● **ZUR AUFGABE**
Schreiben Sie den Text über die Koalitionsverhandlungen vollständig und Wort für Wort ab.

● **AUSZUG ZUM LESEN**
______________________________

Freitag, 9. Februar 2018

Fertiggezockt

Am Ende der Koalitionsverhandlungen wurde noch einmal kräftig Pseudospannung aufgebaut. Oh nein, die erste Verlängerung, dann die zweite - es wird doch nicht etwa?

Natürlich nicht. Allen Beteiligten war klar: Diese Koalition kommt zustande, egal wie. Es kam nur noch darauf an, wer besser pokert.

Und besser gepokert haben, sehr zu meinem Erstaunen, die Spezialdemokraten. Natürlich kann man nicht sagen, sie hätten ihre Überzeugungen durchsetzen können. Dazu müssten sie welche besitzen. Außer der natürlich, dass sie um jeden Preis regieren wollen. Was ich nicht vermutet habe, ist, dass die CDU so sehr mit dem Rücken zur Wand steht, dass sie sich im Postengeschacher so weit runterhandeln lässt. Außenministerium: SPD. Finanzministerium: SPD. Innenministerium: CSU.

______________________________

● **ANGEZEIGTE DATEN**
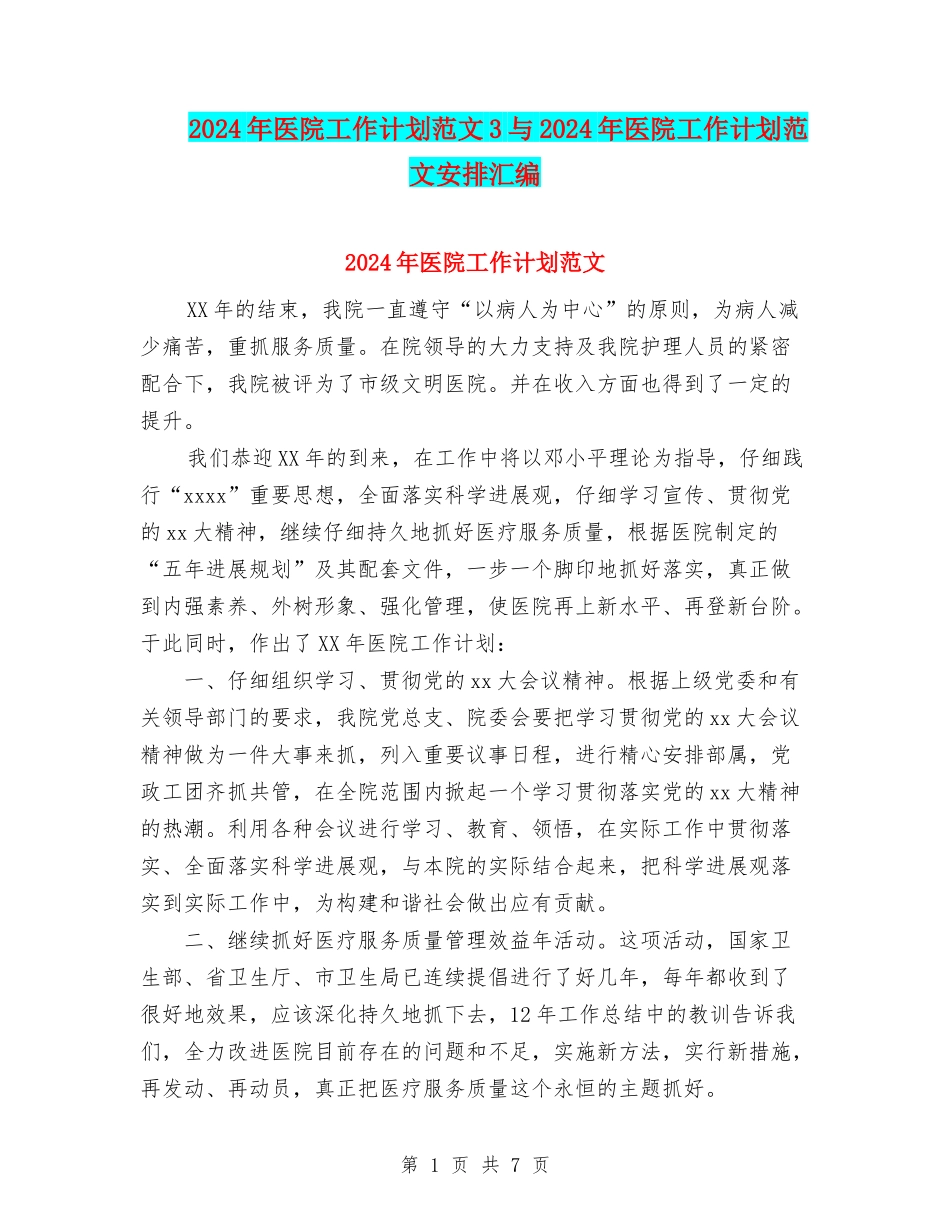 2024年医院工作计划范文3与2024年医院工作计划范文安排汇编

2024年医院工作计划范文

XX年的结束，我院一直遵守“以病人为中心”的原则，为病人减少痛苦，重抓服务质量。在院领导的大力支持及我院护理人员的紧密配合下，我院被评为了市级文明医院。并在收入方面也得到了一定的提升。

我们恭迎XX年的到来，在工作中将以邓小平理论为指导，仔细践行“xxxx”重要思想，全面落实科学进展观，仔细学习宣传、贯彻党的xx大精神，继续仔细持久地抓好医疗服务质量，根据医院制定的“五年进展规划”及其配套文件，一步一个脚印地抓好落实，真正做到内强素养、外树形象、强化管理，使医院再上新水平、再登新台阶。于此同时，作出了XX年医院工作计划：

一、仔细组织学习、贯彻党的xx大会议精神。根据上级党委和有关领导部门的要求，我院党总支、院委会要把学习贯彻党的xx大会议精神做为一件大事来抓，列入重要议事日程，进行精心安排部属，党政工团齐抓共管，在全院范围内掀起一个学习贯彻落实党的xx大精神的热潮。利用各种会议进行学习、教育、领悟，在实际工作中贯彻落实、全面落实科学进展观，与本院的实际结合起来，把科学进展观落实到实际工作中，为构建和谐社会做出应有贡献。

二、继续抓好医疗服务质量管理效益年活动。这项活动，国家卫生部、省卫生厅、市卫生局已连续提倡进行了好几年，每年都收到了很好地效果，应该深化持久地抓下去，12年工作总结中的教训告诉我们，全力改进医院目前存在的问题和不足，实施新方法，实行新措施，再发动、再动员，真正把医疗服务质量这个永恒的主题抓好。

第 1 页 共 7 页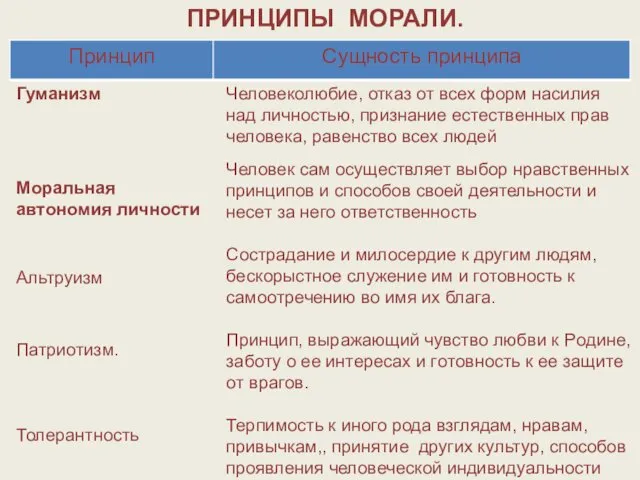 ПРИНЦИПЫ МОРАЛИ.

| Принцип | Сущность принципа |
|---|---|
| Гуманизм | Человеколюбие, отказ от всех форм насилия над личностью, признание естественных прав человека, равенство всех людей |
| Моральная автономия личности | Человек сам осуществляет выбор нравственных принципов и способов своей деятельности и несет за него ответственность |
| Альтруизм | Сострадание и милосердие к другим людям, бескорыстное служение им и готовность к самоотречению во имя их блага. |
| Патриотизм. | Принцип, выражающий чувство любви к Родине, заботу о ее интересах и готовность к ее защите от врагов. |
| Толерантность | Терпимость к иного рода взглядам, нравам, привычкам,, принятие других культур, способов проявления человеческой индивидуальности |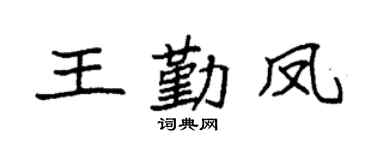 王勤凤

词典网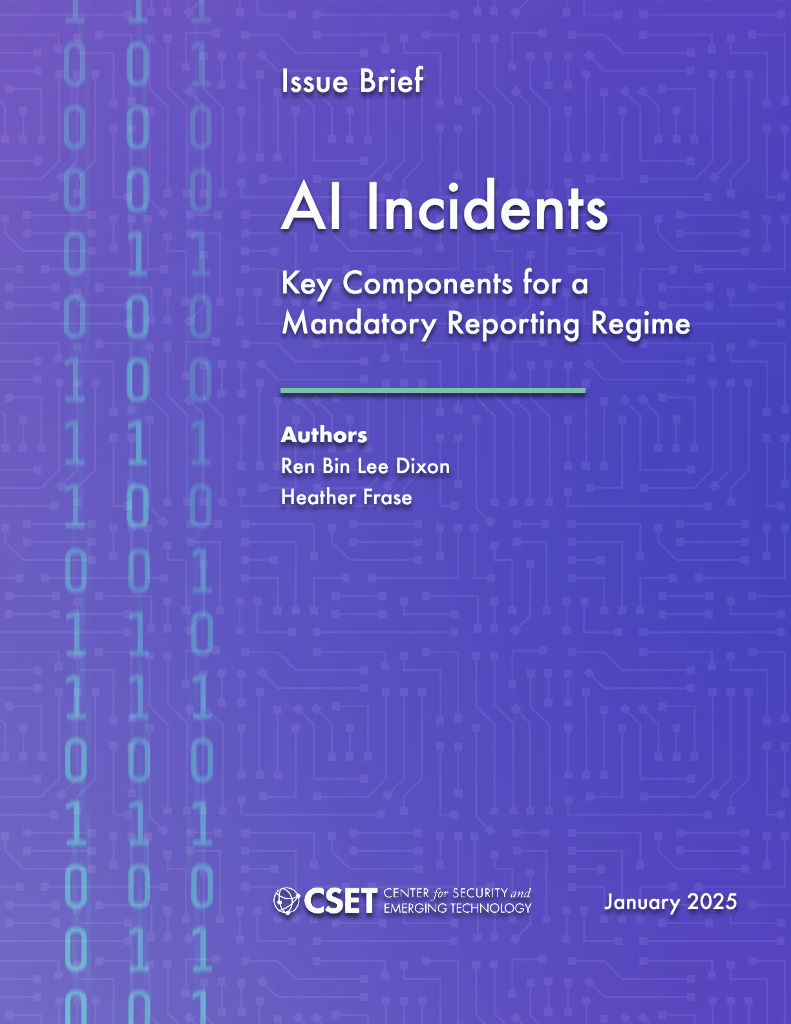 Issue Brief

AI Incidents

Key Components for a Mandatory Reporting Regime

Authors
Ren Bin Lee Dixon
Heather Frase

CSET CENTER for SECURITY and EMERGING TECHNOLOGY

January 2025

______________________________

● **SCHRIFTLICHE ANTWORT**
Freitag, 9. Februar 2018

Fertiggezockt

Am Ende der Koalitionsverhandlungen wurde noch einmal kräftig Pseudospannung aufgebaut. Oh nein, die erste Verlängerung, dann die zweite - es wird doch nicht etwa?

Natürlich nicht. Allen Beteiligten war klar: Diese Koalition kommt zustande, egal wie. Es kam nur noch darauf an, wer besser pokert.

Und besser gepokert haben, sehr zu meinem Erstaunen, die Spezialdemokraten. Natürlich kann man nicht sagen, sie hätten ihre Überzeugungen durchsetzen können. Dazu müssten sie welche besitzen. Außer der natürlich, dass sie um jeden Preis regieren wollen. Was ich nicht vermutet habe, ist, dass die CDU so sehr mit dem Rücken zur Wand steht, dass sie sich im Postengeschacher so weit runterhandeln lässt. Außenministerium: SPD. Finanzministerium: SPD. Innenministerium: CSU.